Text provided
Finally, we note that the C4 dataset is a text corpus. Most existing works consider standard prompt datasets, such as the six datasets used in our paper. The six datasets we used to benchmark our results are derived from standard watermark benchmarks, namely four datasets used in the WaterBench [41] and two datasets (FinanceQA [43] and LCC [44]).
Regarding the choice of LLM, we mirrored choices made in competing watermarks that we benchmarked against, incl. Inverse Transform, SynthID, and Correlated Channel (see refs. [11,13,16] in the paper) - namely, using Llama and Mistral models – allowing us to compare our methods with previously published benchmarks. We made this choice for replicability purposes and so our findings can be compared with existing published work. Note that our watermarks target all application scenarios, so we did not adopt LLMs designed specifically for coding.
Reference: [R1] Fairoze, Jaiden, et al. "Publicly-Detectable Watermarking for Language Models." IACR Communications in Cryptology 1.4 (2025).
Thank you again for the comments and helpful feedback! We have submitted a detailed rebuttal addressing the points you raised. We would be grateful if you could let us know whether your concerns have been resolved. We are happy to answer any follow-up questions you may have.

Excerpted data
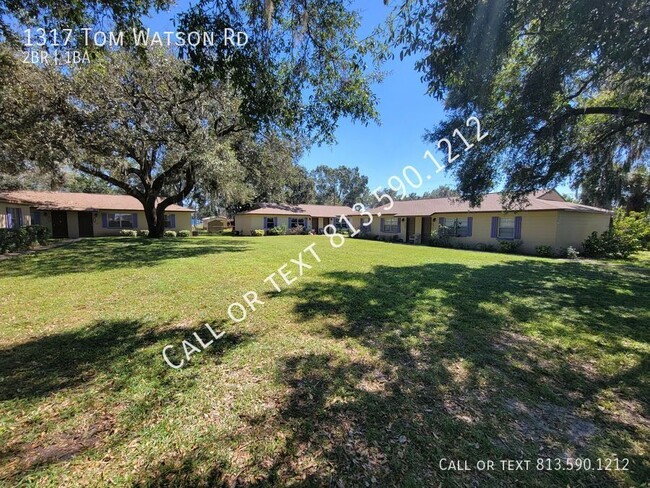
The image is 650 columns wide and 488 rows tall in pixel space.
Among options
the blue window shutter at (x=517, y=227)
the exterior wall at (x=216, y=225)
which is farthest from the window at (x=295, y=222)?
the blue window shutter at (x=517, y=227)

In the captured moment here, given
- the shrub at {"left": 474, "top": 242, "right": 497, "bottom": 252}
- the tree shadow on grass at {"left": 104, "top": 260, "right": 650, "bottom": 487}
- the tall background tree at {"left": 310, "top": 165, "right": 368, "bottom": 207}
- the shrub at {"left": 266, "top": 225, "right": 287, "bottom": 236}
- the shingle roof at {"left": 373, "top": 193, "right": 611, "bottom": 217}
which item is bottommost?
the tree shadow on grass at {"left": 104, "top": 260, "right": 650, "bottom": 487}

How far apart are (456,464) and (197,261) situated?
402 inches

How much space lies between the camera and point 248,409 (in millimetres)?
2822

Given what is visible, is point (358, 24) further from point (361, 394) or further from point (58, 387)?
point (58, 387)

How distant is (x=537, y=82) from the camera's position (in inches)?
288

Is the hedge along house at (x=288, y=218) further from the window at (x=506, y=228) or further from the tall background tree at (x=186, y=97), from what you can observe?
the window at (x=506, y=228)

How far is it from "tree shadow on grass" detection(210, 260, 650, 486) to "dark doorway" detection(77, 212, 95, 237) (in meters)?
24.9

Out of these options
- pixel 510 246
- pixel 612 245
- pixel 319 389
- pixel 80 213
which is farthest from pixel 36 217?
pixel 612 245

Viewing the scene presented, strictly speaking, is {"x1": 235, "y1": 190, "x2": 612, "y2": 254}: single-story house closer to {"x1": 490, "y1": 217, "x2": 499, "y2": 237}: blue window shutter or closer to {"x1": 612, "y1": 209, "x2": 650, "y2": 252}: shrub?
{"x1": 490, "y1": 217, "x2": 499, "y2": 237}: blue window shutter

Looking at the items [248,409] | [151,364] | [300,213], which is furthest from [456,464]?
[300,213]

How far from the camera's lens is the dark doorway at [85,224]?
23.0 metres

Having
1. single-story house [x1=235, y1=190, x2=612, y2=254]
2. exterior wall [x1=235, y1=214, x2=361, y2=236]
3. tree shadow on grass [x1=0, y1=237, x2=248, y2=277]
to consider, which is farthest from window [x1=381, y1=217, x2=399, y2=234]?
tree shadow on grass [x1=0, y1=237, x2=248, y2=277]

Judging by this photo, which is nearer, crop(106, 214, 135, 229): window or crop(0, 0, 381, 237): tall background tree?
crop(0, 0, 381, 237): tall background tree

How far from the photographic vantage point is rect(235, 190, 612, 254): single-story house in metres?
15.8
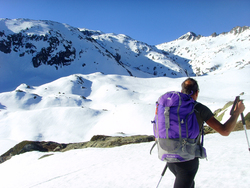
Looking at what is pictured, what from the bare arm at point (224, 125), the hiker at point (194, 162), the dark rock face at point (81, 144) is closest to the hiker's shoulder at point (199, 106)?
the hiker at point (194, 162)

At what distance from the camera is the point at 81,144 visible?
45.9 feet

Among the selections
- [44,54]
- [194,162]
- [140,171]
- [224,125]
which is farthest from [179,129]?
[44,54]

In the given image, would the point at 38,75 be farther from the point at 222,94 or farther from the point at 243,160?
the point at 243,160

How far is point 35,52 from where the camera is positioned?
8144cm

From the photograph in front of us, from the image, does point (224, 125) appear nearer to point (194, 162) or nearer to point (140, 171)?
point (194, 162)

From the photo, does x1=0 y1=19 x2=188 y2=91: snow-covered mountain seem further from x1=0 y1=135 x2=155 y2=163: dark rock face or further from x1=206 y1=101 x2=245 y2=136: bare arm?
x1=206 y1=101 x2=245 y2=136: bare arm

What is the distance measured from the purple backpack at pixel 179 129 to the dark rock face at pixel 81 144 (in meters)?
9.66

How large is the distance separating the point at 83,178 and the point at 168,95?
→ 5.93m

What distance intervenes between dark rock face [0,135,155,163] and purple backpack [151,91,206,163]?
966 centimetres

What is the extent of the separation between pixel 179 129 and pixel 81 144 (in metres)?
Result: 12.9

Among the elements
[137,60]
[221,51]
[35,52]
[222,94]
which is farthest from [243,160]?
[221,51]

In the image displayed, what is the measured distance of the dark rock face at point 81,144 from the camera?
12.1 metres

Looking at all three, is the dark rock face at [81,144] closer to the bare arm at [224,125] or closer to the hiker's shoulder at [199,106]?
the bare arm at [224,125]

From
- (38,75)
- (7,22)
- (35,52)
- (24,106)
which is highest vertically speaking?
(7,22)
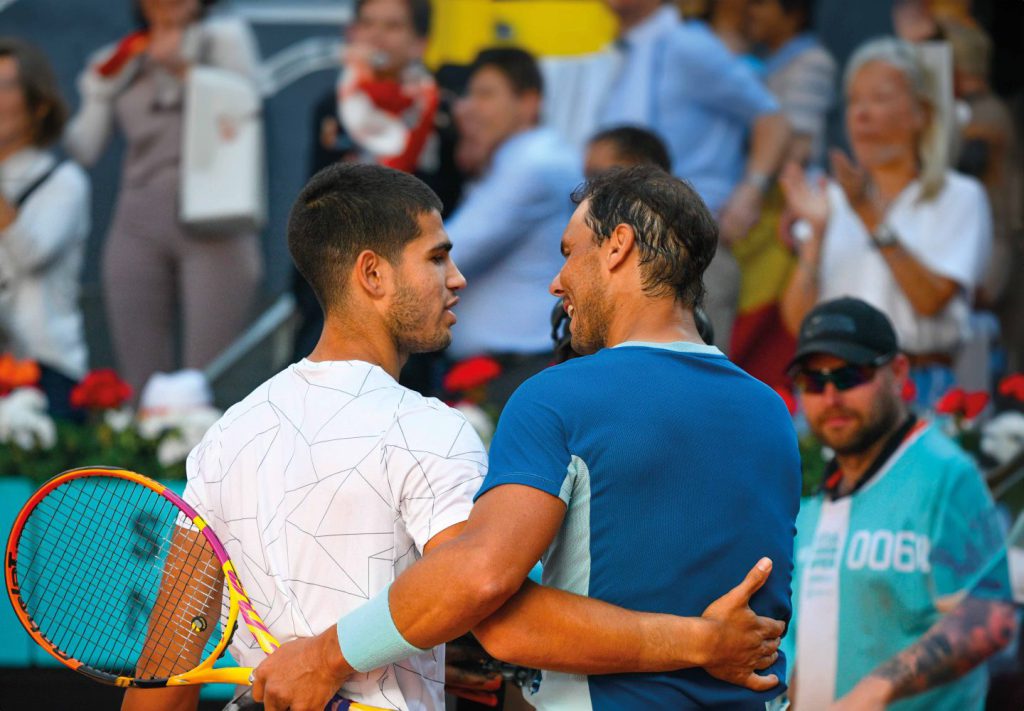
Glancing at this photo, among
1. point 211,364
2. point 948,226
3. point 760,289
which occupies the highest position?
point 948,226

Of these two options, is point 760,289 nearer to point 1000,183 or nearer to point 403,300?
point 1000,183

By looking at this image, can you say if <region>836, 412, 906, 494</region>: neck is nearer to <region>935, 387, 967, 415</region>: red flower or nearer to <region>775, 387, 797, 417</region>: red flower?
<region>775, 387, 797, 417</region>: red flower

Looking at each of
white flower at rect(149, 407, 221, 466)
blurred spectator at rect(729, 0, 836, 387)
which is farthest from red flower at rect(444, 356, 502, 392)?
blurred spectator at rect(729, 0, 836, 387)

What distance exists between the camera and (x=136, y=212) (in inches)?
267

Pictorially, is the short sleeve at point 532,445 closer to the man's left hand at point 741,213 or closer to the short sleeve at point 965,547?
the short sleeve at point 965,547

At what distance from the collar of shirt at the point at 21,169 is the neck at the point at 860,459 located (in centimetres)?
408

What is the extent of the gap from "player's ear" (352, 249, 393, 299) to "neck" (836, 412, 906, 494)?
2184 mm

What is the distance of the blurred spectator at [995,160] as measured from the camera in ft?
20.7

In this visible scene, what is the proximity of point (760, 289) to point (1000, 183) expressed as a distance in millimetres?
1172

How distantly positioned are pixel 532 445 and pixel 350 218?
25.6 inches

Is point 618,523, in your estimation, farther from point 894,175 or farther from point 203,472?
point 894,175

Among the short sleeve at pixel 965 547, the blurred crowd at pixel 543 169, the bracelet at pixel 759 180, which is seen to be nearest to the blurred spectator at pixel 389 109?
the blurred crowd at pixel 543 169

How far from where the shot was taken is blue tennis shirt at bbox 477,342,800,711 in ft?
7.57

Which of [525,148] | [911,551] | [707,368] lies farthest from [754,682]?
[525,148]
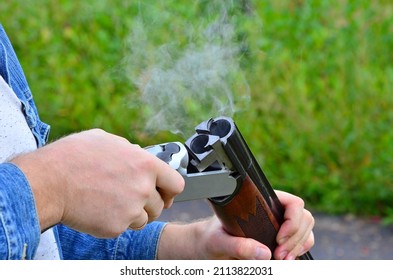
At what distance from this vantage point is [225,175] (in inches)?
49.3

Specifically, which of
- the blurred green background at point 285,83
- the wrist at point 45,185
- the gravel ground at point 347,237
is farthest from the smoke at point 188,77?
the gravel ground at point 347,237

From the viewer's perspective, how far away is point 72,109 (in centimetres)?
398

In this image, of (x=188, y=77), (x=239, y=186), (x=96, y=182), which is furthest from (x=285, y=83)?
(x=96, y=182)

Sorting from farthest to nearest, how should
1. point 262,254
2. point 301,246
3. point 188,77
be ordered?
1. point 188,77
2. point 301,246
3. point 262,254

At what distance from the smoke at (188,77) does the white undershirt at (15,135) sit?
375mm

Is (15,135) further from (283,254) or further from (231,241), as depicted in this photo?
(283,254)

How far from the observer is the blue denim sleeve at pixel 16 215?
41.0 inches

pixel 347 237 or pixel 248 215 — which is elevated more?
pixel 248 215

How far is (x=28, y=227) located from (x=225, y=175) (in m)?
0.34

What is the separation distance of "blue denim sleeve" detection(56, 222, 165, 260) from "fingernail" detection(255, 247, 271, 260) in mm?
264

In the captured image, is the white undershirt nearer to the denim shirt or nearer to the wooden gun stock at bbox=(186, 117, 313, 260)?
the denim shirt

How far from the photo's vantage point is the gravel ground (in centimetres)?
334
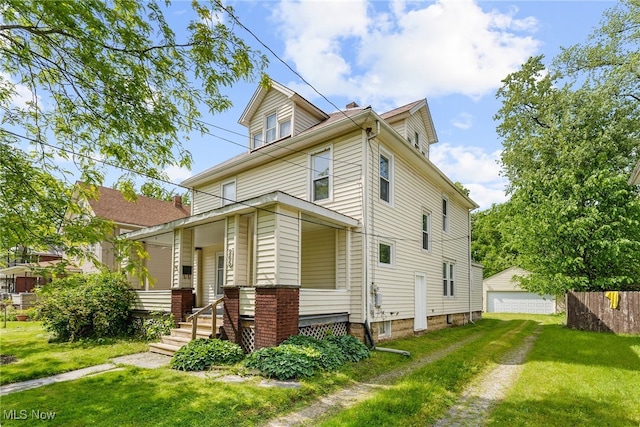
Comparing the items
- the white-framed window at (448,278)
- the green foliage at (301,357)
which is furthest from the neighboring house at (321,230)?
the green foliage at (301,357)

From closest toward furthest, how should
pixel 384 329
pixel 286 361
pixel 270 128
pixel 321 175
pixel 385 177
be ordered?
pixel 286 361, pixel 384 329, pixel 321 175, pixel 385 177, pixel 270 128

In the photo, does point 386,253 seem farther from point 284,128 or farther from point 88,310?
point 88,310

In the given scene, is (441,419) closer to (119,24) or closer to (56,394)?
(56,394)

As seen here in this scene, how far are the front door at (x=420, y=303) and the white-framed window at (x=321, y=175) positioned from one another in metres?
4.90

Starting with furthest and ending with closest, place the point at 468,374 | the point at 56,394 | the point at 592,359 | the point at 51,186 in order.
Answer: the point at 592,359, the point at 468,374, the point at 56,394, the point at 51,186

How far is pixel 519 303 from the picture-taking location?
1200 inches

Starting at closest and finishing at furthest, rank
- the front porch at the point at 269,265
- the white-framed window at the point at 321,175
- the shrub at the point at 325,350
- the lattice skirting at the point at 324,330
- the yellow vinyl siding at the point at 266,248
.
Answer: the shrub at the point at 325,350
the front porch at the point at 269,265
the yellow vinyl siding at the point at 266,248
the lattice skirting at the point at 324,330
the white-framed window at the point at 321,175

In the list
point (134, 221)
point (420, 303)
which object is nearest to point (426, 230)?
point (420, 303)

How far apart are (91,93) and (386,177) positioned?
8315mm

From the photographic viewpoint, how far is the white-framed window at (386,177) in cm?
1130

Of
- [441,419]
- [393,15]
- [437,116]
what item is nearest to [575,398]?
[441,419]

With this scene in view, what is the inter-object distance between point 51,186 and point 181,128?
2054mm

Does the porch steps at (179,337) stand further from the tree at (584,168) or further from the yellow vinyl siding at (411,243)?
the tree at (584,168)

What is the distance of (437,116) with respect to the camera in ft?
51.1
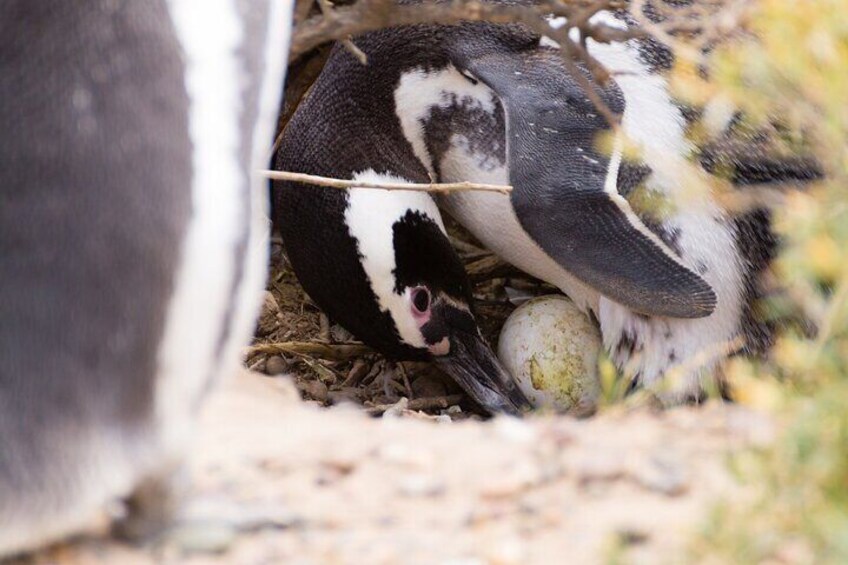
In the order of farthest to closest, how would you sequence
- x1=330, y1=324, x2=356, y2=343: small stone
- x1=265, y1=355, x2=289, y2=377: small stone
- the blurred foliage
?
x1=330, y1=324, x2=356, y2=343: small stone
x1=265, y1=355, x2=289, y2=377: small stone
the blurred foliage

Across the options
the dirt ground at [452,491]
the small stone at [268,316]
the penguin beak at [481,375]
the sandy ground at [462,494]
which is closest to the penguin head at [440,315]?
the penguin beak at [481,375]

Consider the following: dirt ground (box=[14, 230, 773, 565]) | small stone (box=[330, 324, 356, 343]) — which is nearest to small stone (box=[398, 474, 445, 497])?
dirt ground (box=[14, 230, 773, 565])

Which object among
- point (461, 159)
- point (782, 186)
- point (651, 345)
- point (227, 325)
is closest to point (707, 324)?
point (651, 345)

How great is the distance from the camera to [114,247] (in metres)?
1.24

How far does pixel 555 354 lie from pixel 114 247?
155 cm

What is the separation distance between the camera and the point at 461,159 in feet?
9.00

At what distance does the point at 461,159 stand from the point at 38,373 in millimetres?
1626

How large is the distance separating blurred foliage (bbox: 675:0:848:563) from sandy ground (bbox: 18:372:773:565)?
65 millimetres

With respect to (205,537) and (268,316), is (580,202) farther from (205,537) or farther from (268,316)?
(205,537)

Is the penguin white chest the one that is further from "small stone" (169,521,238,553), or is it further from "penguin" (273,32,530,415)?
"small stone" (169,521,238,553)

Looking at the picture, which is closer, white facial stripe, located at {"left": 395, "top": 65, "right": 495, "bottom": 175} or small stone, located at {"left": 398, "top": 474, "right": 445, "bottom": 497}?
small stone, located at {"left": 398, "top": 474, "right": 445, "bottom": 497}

What you will do
• 1. Name every competing watermark that the rebuttal on language-model watermarking says the authors benchmarked against.
• 2. Pick up the rebuttal on language-model watermarking after its final sentence and write what comes next.

Responses in order
• 1. Inverse Transform, SynthID, Correlated Channel

• 2.
This paper designs LLM watermarks for challenging low-entropy text by framing the task as an optimization problem. The goal is to maximize the watermark's detection signal by correlating the output with random side information, while simultaneously minimizing distortion to the original text. This framework yields two new, tunable watermarks: SimplexWater, which uses a binary score function rooted in coding theory, and HeavyWater, which uses a more flexible continuous score. Through both theoretical analysis and empirical experiments, the paper shows these methods achieve better detectability compared to existing schemes, particularly in low-entropy scenarios like code generation.
The paper's primary strength is how it nicely formalizes the problem of constructing a good watermark as an optimization task. This perspective is not only very interesting, but it also generalizes and improves upon popular methods. Solving this optimization problem yields two practical watermarks, HeavyWater and SimplexWater. The effectiveness of these methods is supported both in theory and in experiments. The latter was made stronger in the rebuttal when the authors added results on key downstream metrics like pass@k, demonstrating that the watermarks preserve the functional quality of generated code.
The most significant initial concerns centered on computational efficiency and the practical impact on generated code. However, the authors effectively addressed these by clarifying that the per-token optimization overhead is constant and becomes negligible for large models. The paper's focus is on detectability and quality and lacking on robustness to attacks, which is okay but something that should ideally be analyzed in a watermarking paper. Simple attacks like typos are studied, but not more sophisticated ones like rewrites or word subsitutions. Similarly, the theoretical analysis relies on an idealized i.i.d. assumption for side information, though the authors' experiments show the methods still perform well with more realistic randomness.